Questions:
1: Do the following statements agree with the text on brain-controlled machines below? For each, answer yes or no and quote the words from the text that decide it.
(a) Seven paralyzed patients near Stuttgart have written letters to friends from their homes.
(b) The two volunteers in Switzerland who steered the small robot were paralyzed.
(c) The quadriplegic man in Massachusetts sorted through messages in a real e-mail account.
2: Can you extend the text on brain-controlled machines below, picking up right after its final sentence?

Text section:
——————
Amidst all the debate over nanoparticle toxicity, genetically modified organisms, nanotech and the poor, the pros/cons concerning molecular manufacturing, etc. -- it's good to read some truly good news about technology.
Researchers and volunteers around the world are taking early steps toward a complex but straightforward technological goal: to use electrical signals from the brain as instructions to computers and other machines, allowing paralyzed people to communicate, move around and control their environment literally without moving a muscle.
Most dramatically, that could help "locked-in" patients -- those who've lost all muscle movement because of conditions like Lou Gehrig's disease or brainstem strokes.
This is really wonderful. It's an application of research and development being put to direct use in improving lives.
* A quadriplegic man in Massachusetts has shown he can change TV channels, turn room lights on and off, open and close a robotic hand and sort through messages in a mock e-mail program.
* Seven paralyzed patients near Stuttgart, Germany, have been surfing the Internet and writing letters to friends from their homes.
* At a lab in Switzerland, two healthy volunteers learned to steer a 2-inch, two-wheeled robot -- sort of like a tiny wheelchair -- through a dollhouse-sized floor plan.
——————
Dataset:

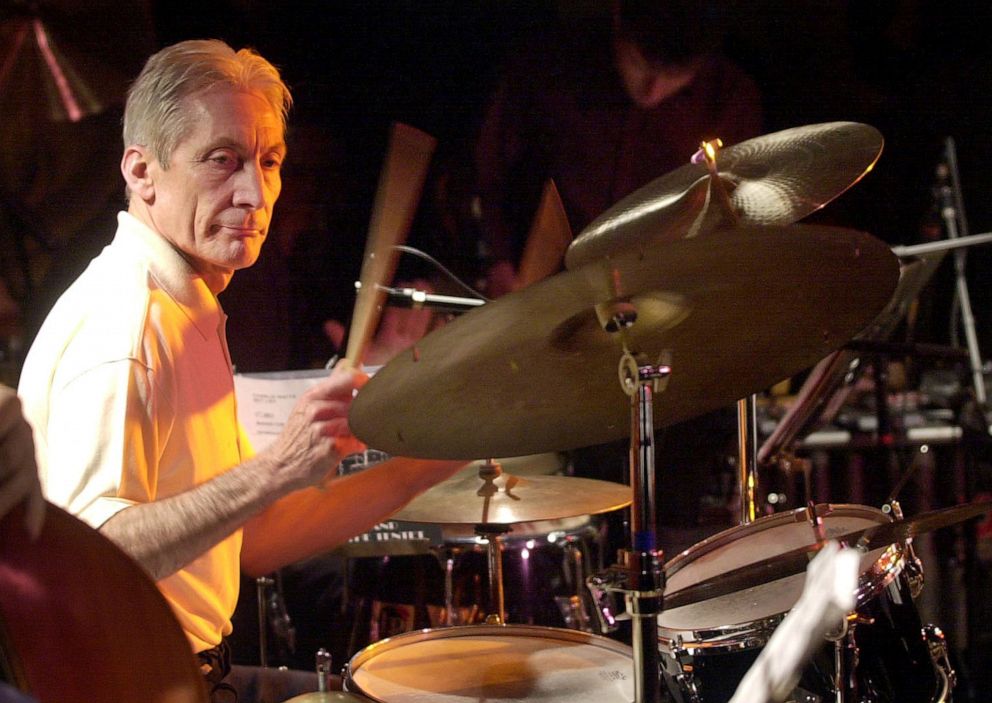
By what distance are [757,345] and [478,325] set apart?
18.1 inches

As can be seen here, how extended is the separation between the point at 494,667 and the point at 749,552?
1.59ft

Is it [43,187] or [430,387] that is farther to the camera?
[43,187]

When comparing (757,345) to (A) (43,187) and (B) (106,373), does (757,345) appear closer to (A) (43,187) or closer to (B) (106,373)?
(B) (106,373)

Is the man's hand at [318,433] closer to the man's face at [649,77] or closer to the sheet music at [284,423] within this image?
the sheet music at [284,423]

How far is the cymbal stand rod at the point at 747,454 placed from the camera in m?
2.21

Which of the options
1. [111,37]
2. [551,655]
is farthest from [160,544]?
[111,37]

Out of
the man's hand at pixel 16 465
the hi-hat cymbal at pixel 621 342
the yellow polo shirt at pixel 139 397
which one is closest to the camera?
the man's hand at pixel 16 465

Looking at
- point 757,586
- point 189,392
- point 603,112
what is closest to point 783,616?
——————
Answers for this exercise:
1:
(a) Yes: "Seven paralyzed patients near Stuttgart, Germany, have been surfing the Internet and writing letters to friends from their homes."
(b) No: "two healthy volunteers learned to steer a 2-inch, two-wheeled robot"
(c) No: "sort through messages in a mock e-mail program"

2:
There are many such stories, perhaps not as dramatic and rarely making headlines -- but technology does do good things for people today and can do much more in the future.
But it is because of all the positive results that can happen -- the diseases stopped, the undernourished fed, the illiterate made literate -- that we say general-purpose molecular manufacturing should be developed as soon as it possibly can, in a safe and responsible way.
It is a great challenge, both technological and political, to do it right. It will require participation of far-thinking and progressive people from all over the world, including scientists, engineers, economists, sociologists, ecologists, ethicists, and many more.
This is a rare opportunity, and we must not pass it up.